Я еще пребываю в Рива дель Гарда:
Вот, рынок ветхого предместья
И кромка моря — как предвестье,
Балкон — сквозь лозы винограда.
За что отрада и награда
Объятий ласковых волны,
Полуд полуденной страны?
Простое течение жизни внезапно высвечивает границу Бытия и Ничто — покалывает метаморфозой — колючей розой в камне готических башен соборов, розой, несущей в себе тайный букет метафор, приторный запах Рая и трагическую бренность жизни.
И что это за черные дыры?
Не зазоры ли Ничто, куда тщетно, упорно и безуспешно пытается проникнуть Бытие в мышлении дотошных умов человеческих?
И кажется уму, что вот, еще немного, и он коснется некой целостности, полностью соединяющей Бытие и Ничто.
И опять это — иллюзия.
Но, только двигаясь от иллюзии к иллюзии, мир достиг того, что достиг, а впереди все также неодолимо отдаленный, палённый, мной отмененный, изначальный текст — «В начале сотворил Бог небо и землю».
Фикция для меня инструмент, с помощью которого я могу принимать кажущийся мир за реальность. Фикция для меня — активная и живая сущность, которая далеко заходит в самоиронии, чтобы позволить мне почувствовать, что нет ничего, кроме фикции, призрачной надежды и мерцающего танца духов.
Среди сновидцев также и я, — человек знания, — средство разворачивания земного танца, и в этом отношении я один из церемониймейстеров Бытия.
На латыни — Speculum — зеркало, феномен спекулятивного, зеркального мышления, отражения реальности, времени, измеряемого не человеком, а его существованием.
Фактор времени — своеобразный фильтр. Зеркало — фильтр.
Страх искажает модус времени, фильтр сознания сужается. Далекое исчезает. Но, потеряв способность включать даже не очень отдаленное прошлое и будущее, человек теряет ориентацию в настоящем.
У меня из головы не выходит случай, когда я однажды оказался напротив горящего дома. Хозяин его не тушил, а в полной прострации выскочил из огня, спасая хрустальную вазу для цветов.
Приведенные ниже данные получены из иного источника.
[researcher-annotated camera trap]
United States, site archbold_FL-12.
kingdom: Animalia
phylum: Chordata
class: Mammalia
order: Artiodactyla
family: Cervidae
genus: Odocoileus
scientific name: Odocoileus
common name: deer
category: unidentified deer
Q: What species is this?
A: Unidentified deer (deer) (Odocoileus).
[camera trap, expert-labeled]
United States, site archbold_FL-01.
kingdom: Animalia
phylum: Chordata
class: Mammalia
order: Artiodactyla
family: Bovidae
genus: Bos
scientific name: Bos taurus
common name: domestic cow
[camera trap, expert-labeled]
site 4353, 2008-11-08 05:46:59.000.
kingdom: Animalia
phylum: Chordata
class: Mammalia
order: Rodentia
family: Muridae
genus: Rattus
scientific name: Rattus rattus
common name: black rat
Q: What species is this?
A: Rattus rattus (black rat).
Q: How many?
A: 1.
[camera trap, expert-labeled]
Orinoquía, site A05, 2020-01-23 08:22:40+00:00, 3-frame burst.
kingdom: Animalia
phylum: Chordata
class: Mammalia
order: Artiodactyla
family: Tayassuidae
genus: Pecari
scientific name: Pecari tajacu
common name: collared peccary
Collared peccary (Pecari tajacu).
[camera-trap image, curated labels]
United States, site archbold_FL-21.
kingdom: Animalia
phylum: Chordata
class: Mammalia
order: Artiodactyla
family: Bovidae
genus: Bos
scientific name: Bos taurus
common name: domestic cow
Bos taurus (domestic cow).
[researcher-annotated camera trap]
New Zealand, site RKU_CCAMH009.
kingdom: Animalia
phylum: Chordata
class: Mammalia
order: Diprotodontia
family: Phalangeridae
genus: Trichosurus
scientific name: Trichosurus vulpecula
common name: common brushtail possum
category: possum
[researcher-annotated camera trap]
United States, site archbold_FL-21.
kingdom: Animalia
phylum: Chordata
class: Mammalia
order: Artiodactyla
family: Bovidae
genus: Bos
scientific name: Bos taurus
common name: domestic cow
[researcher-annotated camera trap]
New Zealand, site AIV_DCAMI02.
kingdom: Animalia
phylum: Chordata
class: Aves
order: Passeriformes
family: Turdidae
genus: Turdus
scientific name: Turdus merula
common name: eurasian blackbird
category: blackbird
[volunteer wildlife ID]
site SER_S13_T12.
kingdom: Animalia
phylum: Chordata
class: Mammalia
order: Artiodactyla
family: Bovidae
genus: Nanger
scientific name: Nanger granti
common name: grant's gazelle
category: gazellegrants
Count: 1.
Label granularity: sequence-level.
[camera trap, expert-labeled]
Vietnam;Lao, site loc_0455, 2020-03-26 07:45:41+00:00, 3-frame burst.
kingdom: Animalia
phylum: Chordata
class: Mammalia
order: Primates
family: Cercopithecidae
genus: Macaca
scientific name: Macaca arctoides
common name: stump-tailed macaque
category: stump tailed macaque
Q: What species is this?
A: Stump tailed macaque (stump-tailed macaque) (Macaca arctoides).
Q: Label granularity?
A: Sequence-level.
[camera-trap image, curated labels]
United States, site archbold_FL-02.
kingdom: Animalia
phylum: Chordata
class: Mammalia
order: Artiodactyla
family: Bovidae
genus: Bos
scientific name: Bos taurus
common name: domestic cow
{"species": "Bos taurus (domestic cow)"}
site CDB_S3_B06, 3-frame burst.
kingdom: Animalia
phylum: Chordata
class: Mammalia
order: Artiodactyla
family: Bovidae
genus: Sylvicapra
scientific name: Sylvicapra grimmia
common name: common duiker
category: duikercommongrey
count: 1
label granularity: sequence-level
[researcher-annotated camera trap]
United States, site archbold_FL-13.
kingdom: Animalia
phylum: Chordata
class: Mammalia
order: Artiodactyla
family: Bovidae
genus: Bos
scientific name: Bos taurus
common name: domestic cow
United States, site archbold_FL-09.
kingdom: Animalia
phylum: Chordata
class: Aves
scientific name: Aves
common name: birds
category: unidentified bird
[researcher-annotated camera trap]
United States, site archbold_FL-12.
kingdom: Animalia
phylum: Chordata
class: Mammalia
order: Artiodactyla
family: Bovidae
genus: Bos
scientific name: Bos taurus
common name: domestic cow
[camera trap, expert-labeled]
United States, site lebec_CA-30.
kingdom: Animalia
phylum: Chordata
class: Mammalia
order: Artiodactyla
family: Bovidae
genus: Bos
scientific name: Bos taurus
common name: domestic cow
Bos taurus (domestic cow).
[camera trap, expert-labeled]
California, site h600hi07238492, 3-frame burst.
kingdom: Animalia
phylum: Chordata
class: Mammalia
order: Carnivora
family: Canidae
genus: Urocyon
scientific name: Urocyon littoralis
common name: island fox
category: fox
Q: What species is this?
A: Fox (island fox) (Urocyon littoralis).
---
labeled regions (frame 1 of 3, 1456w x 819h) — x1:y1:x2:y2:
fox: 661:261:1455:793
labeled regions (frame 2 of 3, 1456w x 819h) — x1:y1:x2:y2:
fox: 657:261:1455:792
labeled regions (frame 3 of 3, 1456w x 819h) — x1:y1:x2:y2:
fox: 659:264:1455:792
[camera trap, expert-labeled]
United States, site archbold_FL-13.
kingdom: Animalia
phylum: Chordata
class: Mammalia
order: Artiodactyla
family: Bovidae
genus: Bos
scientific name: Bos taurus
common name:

Возвышенная последовательность и единство знания, вероятно, есть и останутся первейшим средством сохранения универсальности сна и всеобщего взаимопонимания всех этих сновидцев, а тем самым и длительности сновидения.
И, очевидно, один из самых долгих снов европейской цивилизации — длящийся более трех тысяч лет сон еврейства, призрачный на всем своем протяжении, проклятый в своем притяжении, невыносимый в своем притязании.
Нам же и во сне, недоступно то, что древние народы видели наяву.
Очищение памятью
Времени у меня сейчас много, чтобы всматриваться с помощью увеличительного стекла в каждую букву, выходившую из-под моего пера, забывшую своего создателя в момент своего рождения, возомнившую себя символом.
Каждый символ кажется застекленным окном, более или менее прозрачным, через которое человек видит даль и соединяется с нею.
Но чаще всего стекло это — темное, покрытое амальгамой и превращающееся в зеркало.
Говорят же: зеркало души.
И оно, вместо окна, заслоняет от нас мир, отражает лишь самих нас. Мы посылаем на него собственный мир и, привыкнув к этому, принимаем собственное отражение за суть мира.
Алхимия — это не окно в тайну, а зеркало души.
Символ борется с мифом и часто оказывается побежденным человеческим воображением, плененным колдовством зеркала.
Для меня же, в согласии с моим характером, зеркало — это попытка разглядеть себя, чтобы еще лучше замаскироваться. Но колдовство это ничего нового не несет, лишь умножая до бесконечности одно и то же.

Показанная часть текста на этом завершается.